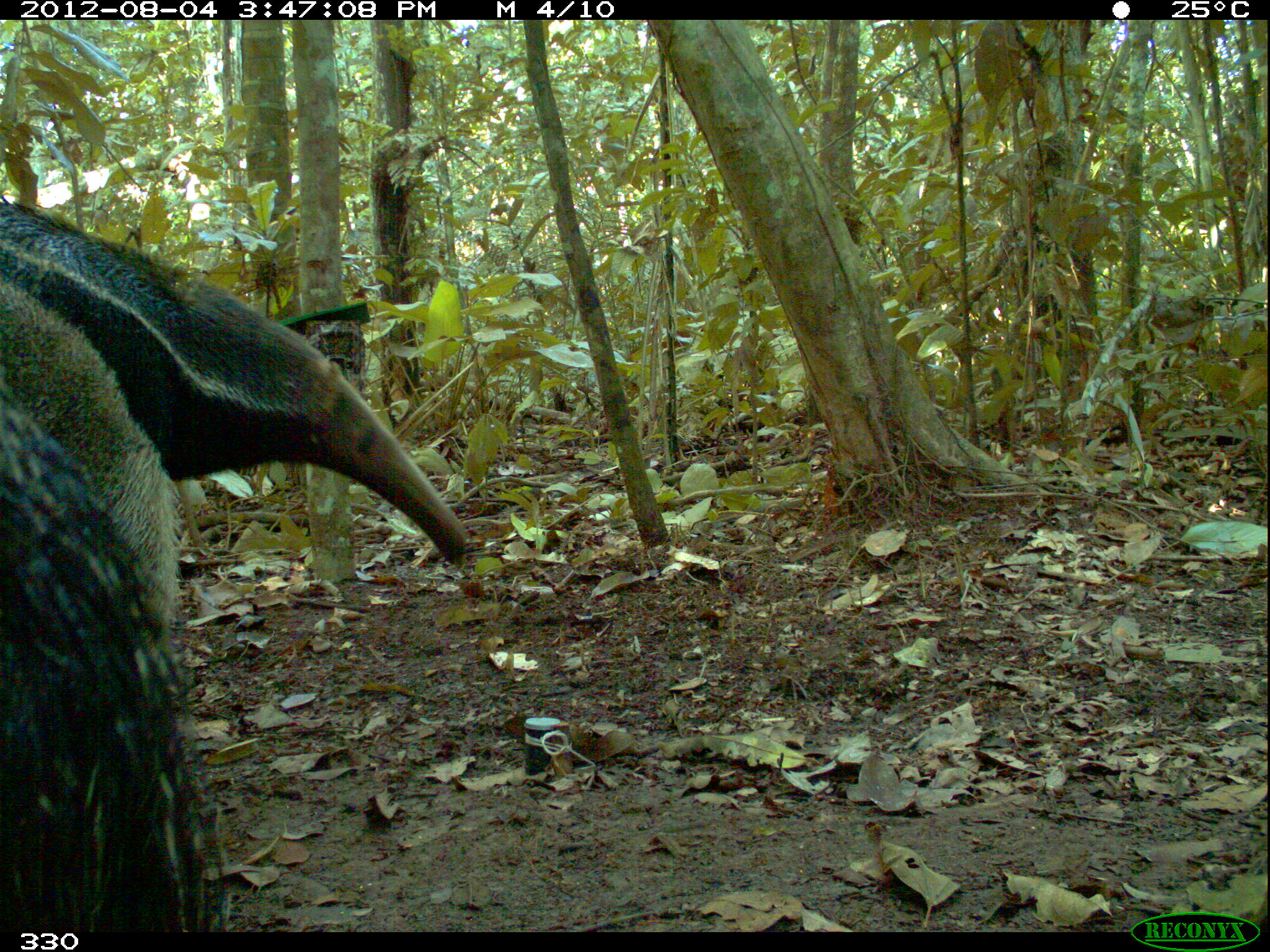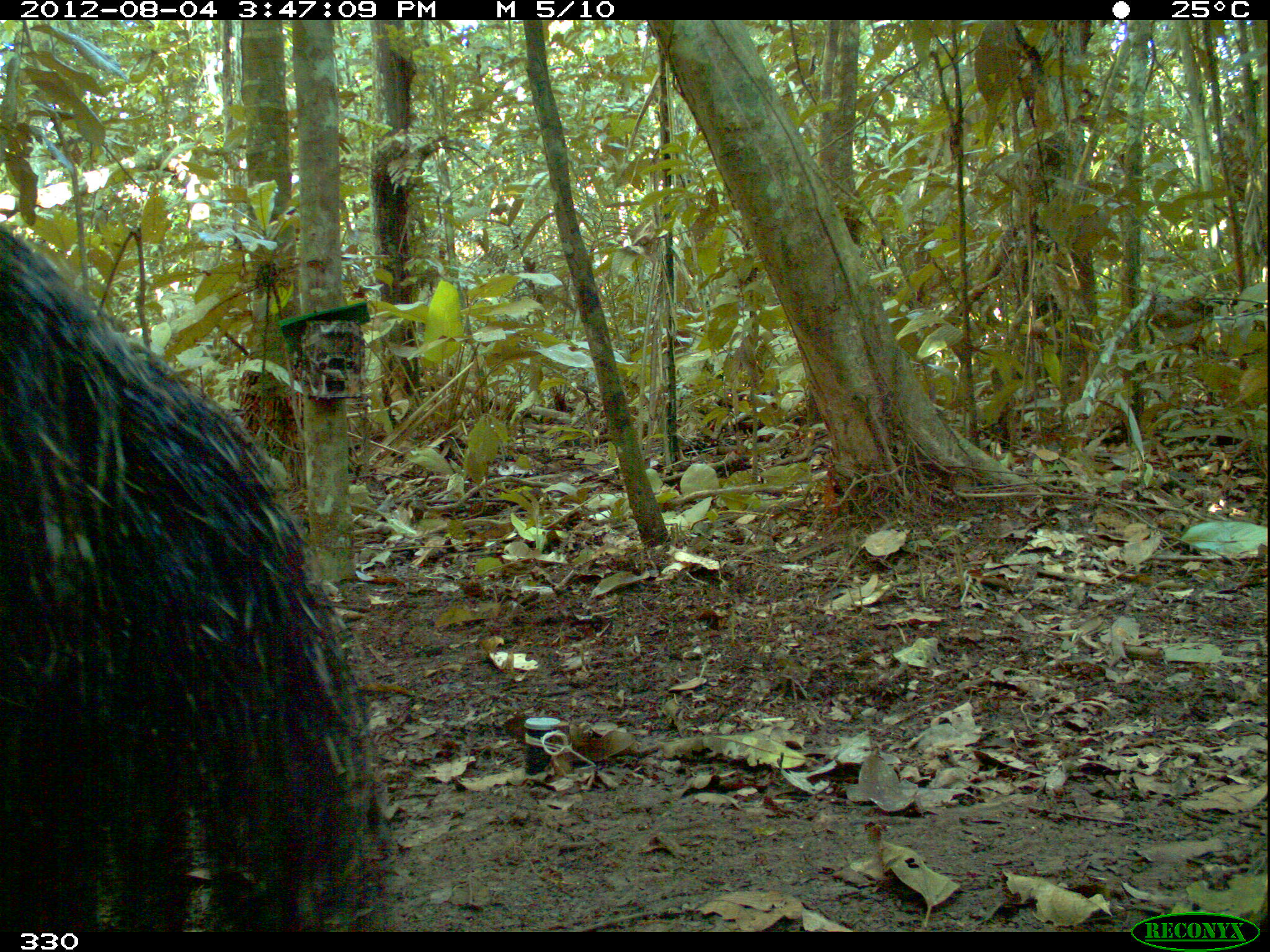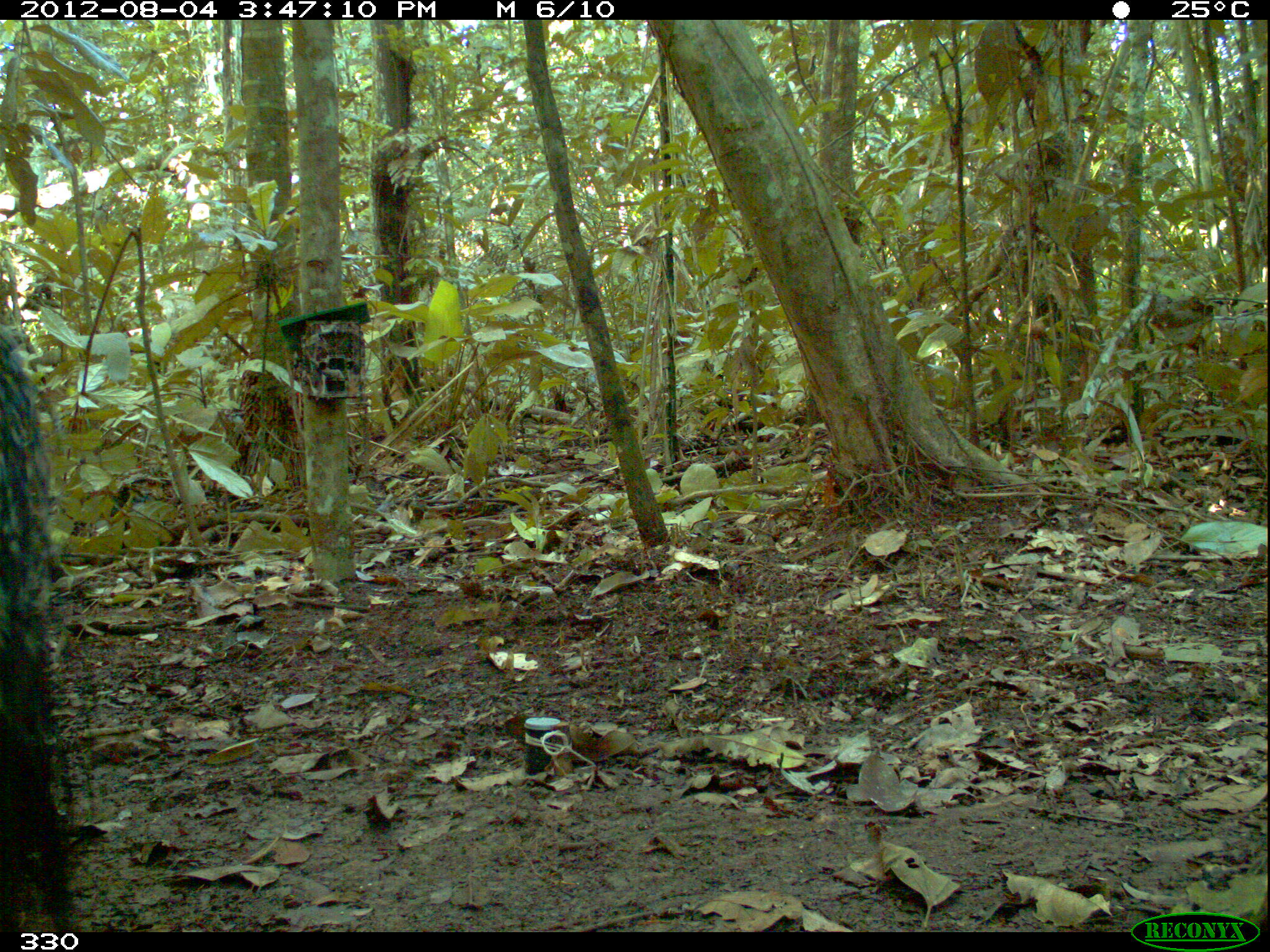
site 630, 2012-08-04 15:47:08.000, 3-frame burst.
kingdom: Animalia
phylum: Chordata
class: Mammalia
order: Pilosa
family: Myrmecophagidae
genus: Myrmecophaga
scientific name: Myrmecophaga tridactyla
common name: giant anteater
Myrmecophaga tridactyla (giant anteater).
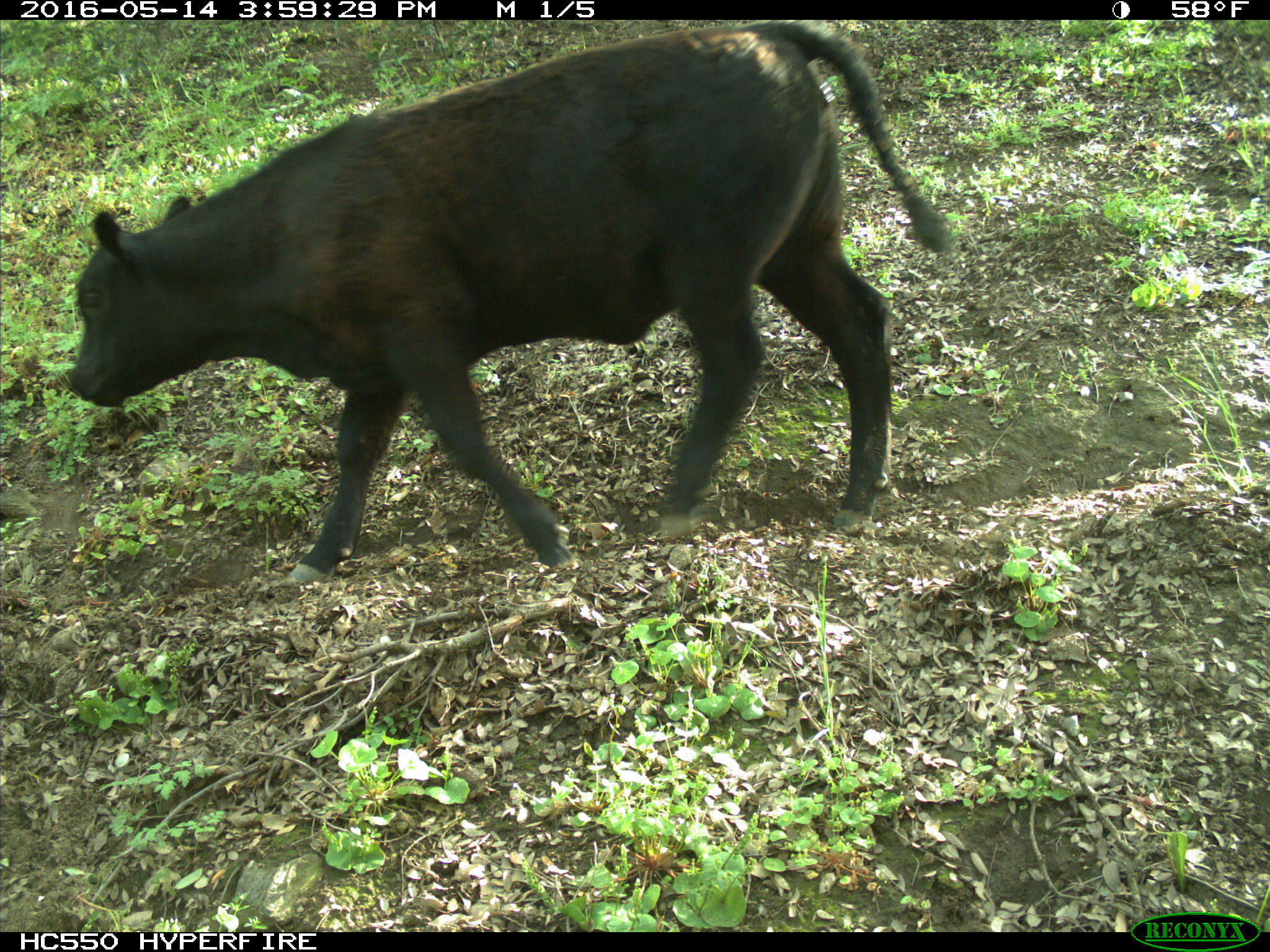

Work request: Restate word for word the lines from the one holding "kingdom: Animalia" down through the last line of the records above, and do not include the pictures.

Task output:
kingdom: Animalia
phylum: Chordata
class: Mammalia
order: Pilosa
family: Myrmecophagidae
genus: Myrmecophaga
scientific name: Myrmecophaga tridactyla
common name: giant anteater
Myrmecophaga tridactyla (giant anteater).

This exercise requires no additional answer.